It's scary out there right now for investors, with wild market swings and a lot of negative news coming out of quarterly reports. There is one sector, however, that will survive and likely thrive despite the coronavirus pandemic shutdown -- healthcare. That said, investors shouldn't head for just any healthcare stock; some have been hit harder than others by the shutdown. Look for big, consistent healthcare companies with long-term growth and solid dividends. Here are three that I like.

If you don't know about McKesson, you should

McKesson Corp. (NYSE:MCK), a healthcare services company headquartered in Irving, Texas, with more than 80,000 employees, was founded in 1833. The company actually thrived during the Great Depression, so a little pandemic looks like no big deal. 

The company's third-quarter revenue was $59.2 billion, up 5% from a year ago; yearly revenue totaled $214.3 billion, an increase of 2.9%. McKesson has been the prime pharmaceutical vendor for the U.S. Department of Veteran Affairs for 15 years, and it's sitting on $2.1 billion in cash, so it is protected against any short-term market headwinds. The stock is trading well below its 52-week high of $172.18, set on Feb. 21, so it's still a good time to buy.

Medicine in bottles on a shelf.

IMAGE SOURCE: GETTY IMAGES

The company says it delivered one-third of all prescription medicine in the United States last year, and it's been a favored partner with federal agencies in delivering medical supplies during the pandemic. The only downside for me is its annualized yield, which is currently just 1.17%, well below the S&P 500 average of 2%, but its impressive history and cash hoard make up for it.
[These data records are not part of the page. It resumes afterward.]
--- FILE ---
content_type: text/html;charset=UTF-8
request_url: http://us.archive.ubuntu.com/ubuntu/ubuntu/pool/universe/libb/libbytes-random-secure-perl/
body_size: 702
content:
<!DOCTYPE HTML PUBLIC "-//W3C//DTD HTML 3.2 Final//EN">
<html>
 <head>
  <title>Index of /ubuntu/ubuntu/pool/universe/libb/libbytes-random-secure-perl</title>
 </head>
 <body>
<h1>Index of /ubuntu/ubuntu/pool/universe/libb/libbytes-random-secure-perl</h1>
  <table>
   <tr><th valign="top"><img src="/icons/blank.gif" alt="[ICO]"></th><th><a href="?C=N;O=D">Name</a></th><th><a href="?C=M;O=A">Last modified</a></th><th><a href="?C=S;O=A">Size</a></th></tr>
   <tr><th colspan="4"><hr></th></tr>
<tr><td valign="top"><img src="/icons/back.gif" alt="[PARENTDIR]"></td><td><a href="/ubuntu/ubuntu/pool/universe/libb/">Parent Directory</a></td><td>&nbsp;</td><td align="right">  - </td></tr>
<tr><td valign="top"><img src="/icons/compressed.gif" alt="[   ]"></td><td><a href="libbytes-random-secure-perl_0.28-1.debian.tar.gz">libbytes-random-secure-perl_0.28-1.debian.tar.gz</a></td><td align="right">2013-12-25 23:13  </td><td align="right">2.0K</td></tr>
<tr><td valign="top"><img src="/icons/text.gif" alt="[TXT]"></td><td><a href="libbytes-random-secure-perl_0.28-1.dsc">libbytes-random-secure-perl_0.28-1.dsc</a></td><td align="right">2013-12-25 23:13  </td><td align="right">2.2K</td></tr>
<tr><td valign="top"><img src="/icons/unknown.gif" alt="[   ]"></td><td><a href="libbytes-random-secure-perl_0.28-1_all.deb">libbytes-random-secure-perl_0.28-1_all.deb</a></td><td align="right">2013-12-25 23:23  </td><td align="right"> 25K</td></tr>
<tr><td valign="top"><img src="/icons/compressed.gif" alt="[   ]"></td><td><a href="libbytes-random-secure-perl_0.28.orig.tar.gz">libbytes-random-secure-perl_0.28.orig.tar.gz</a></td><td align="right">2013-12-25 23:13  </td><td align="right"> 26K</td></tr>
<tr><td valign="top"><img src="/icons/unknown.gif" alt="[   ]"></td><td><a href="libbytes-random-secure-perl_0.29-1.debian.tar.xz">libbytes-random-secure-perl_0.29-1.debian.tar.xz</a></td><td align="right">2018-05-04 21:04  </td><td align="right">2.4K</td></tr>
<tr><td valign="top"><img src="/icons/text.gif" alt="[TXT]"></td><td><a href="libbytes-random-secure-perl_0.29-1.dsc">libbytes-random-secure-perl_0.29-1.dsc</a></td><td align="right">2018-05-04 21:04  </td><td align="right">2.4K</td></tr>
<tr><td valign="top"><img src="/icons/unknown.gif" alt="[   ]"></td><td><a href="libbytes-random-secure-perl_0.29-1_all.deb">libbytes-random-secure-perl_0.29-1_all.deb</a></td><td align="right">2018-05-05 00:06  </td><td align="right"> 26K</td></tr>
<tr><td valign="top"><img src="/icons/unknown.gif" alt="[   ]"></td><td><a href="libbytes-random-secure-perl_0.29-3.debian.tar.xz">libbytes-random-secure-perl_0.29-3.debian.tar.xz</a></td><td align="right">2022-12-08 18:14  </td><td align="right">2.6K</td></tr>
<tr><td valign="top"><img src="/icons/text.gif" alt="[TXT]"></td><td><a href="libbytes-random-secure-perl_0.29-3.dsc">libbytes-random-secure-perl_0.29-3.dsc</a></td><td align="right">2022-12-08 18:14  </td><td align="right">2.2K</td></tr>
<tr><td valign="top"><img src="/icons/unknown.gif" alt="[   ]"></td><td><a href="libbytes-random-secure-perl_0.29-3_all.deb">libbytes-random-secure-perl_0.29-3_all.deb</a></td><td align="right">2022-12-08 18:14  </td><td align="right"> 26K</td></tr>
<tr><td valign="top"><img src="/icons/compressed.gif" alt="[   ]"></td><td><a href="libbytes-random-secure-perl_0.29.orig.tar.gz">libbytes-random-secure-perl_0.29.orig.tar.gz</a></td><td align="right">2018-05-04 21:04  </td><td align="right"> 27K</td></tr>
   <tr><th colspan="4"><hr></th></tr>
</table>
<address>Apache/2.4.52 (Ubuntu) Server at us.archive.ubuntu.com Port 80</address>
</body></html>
Cardinal Health is a big ship to ride out the storm

Cardinal Health (NYSE:CAH), a healthcare services company with 50,000 employees that's headquartered in Dublin, Ohio, is one of the most successful companies you may not have heard of. Last year, Cardinal pulled in revenue of $145.5 billion, up 6% over the prior year. The company's second-quarter earnings, reported Feb. 6, showed a 5% rise in revenue compared with the same quarter in 2019; most of that increase came from the company's pharmaceutical division.

Its overall profit did take a hit last quarter because of recalls involving its surgical gowns, something the company addressed in detail in its second-quarter report. It bounced back quickly from its 52-week low of $39.05 in March but is still priced well below its 52-week high of $60.69 in February. Like McKesson, Cardinal has benefited as a favored partner with federal agencies during the pandemic. That's on top of a $2.25 billion, 30-month contract with the Department of Defense that it landed in November. 

Cardinal Health's growth is steady, and with an annualized dividend yield of 3.74%, it's particularly attractive for long-term investors. The company has raised its dividend for 15 consecutive years, to a current level of $0.48 per share.

Bristol Myers Squibb is poised to keep climbing

Many, many companies are looking to cut dividends because of falling profits due to the shutdown. Rest assured that Bristol Myers Squibb (NYSE:BMY) isn't one of them. The company's payout ratio is a healthy 29.5%, with a yield of 2.8%.

That's sustainable because the New York-based pharmaceutical company is a profit machine. It earned $26.1 billion last year, a jump of 16% over the previous year. The results were made even stronger by its $74 billion purchase of Celgene, which deepened Bristol Myers Squibb's oncology pipeline.

The company's biggest seller is Eliquis, a drug which treats atrial fibrillation. Eliquis earned the company $7.9 billion in sales last year, a year-over-year increase of 23%. Close behind is Hodgkin lymphoma drug Opdivo, which earned $7.2 billion, 7% better than last year. The fastest riser in the pipeline is Empliciti, used to treat relapsed multiple myeloma (a form of blood cancer), which saw sales rise 45% year-over-year to $357 million. 

The first new drug to come out of the Celgene deal is Zeposia, which received approval from the Food and Drug Administration on March 26 to be used to treat relapsing forms of multiple sclerosis. 

They might all fit your portfolio, but which one makes the most sense?

As usual, it depends on what you're looking for. If it's purely safety, McKesson is a good bet because it is too big and too well-connected to struggle for long. The yield on its dividend is the lowest of the group, however.

Cardinal Health has the best yield, and like McKesson, it may be strongly positioned to come out of the pandemic with few problems.

Bristol Myers Squibb is another solid choice, both for its yield and its upside, which may be the greatest of the three over the next year thanks to its promising pipeline.